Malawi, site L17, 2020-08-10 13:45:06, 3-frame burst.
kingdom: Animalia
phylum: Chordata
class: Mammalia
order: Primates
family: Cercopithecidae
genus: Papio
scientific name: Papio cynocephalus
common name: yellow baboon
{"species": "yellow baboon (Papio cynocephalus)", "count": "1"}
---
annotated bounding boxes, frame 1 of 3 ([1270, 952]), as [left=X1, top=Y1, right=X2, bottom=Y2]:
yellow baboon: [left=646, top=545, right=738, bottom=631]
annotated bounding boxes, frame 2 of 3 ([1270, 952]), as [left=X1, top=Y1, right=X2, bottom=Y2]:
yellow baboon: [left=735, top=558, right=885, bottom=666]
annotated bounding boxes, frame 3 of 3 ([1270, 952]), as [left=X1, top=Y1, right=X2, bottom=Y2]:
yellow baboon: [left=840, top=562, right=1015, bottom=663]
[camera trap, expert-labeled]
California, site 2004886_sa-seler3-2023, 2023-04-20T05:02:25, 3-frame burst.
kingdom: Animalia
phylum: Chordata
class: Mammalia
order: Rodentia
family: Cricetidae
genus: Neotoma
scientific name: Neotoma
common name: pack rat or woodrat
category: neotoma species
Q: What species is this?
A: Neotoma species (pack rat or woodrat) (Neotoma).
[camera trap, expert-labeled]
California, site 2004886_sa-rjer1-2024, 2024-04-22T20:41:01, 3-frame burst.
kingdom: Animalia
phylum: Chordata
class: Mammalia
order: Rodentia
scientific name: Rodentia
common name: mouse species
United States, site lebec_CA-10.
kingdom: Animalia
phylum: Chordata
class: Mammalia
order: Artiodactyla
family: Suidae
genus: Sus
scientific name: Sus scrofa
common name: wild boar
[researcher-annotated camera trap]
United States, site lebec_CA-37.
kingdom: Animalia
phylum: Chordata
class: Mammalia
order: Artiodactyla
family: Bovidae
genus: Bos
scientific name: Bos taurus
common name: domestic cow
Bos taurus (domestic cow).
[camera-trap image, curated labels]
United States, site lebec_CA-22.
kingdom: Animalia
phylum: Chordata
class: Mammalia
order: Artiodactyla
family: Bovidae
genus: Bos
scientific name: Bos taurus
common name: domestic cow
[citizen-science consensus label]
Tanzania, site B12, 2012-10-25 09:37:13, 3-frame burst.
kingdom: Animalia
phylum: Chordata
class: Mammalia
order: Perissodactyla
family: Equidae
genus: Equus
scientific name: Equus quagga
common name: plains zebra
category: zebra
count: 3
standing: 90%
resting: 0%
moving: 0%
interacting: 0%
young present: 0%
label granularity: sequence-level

## YOUR OBJECTIVE
Make an exact transcription of the entries.

## RESPONSE
Malawi, site L17, 2020-08-10 13:45:06, 3-frame burst.
kingdom: Animalia
phylum: Chordata
class: Mammalia
order: Primates
family: Cercopithecidae
genus: Papio
scientific name: Papio cynocephalus
common name: yellow baboon
{"species": "yellow baboon (Papio cynocephalus)", "count": "1"}
---
annotated bounding boxes, frame 1 of 3 ([1270, 952]), as [left=X1, top=Y1, right=X2, bottom=Y2]:
yellow baboon: [left=646, top=545, right=738, bottom=631]
annotated bounding boxes, frame 2 of 3 ([1270, 952]), as [left=X1, top=Y1, right=X2, bottom=Y2]:
yellow baboon: [left=735, top=558, right=885, bottom=666]
annotated bounding boxes, frame 3 of 3 ([1270, 952]), as [left=X1, top=Y1, right=X2, bottom=Y2]:
yellow baboon: [left=840, top=562, right=1015, bottom=663]
[camera trap, expert-labeled]
California, site 2004886_sa-seler3-2023, 2023-04-20T05:02:25, 3-frame burst.
kingdom: Animalia
phylum: Chordata
class: Mammalia
order: Rodentia
family: Cricetidae
genus: Neotoma
scientific name: Neotoma
common name: pack rat or woodrat
category: neotoma species
Q: What species is this?
A: Neotoma species (pack rat or woodrat) (Neotoma).
[camera trap, expert-labeled]
California, site 2004886_sa-rjer1-2024, 2024-04-22T20:41:01, 3-frame burst.
kingdom: Animalia
phylum: Chordata
class: Mammalia
order: Rodentia
scientific name: Rodentia
common name: mouse species
United States, site lebec_CA-10.
kingdom: Animalia
phylum: Chordata
class: Mammalia
order: Artiodactyla
family: Suidae
genus: Sus
scientific name: Sus scrofa
common name: wild boar
[researcher-annotated camera trap]
United States, site lebec_CA-37.
kingdom: Animalia
phylum: Chordata
class: Mammalia
order: Artiodactyla
family: Bovidae
genus: Bos
scientific name: Bos taurus
common name: domestic cow
Bos taurus (domestic cow).
[camera-trap image, curated labels]
United States, site lebec_CA-22.
kingdom: Animalia
phylum: Chordata
class: Mammalia
order: Artiodactyla
family: Bovidae
genus: Bos
scientific name: Bos taurus
common name: domestic cow
[citizen-science consensus label]
Tanzania, site B12, 2012-10-25 09:37:13, 3-frame burst.
kingdom: Animalia
phylum: Chordata
class: Mammalia
order: Perissodactyla
family: Equidae
genus: Equus
scientific name: Equus quagga
common name: plains zebra
category: zebra
count: 3
standing: 90%
resting: 0%
moving: 0%
interacting: 0%
young present: 0%
label granularity: sequence-level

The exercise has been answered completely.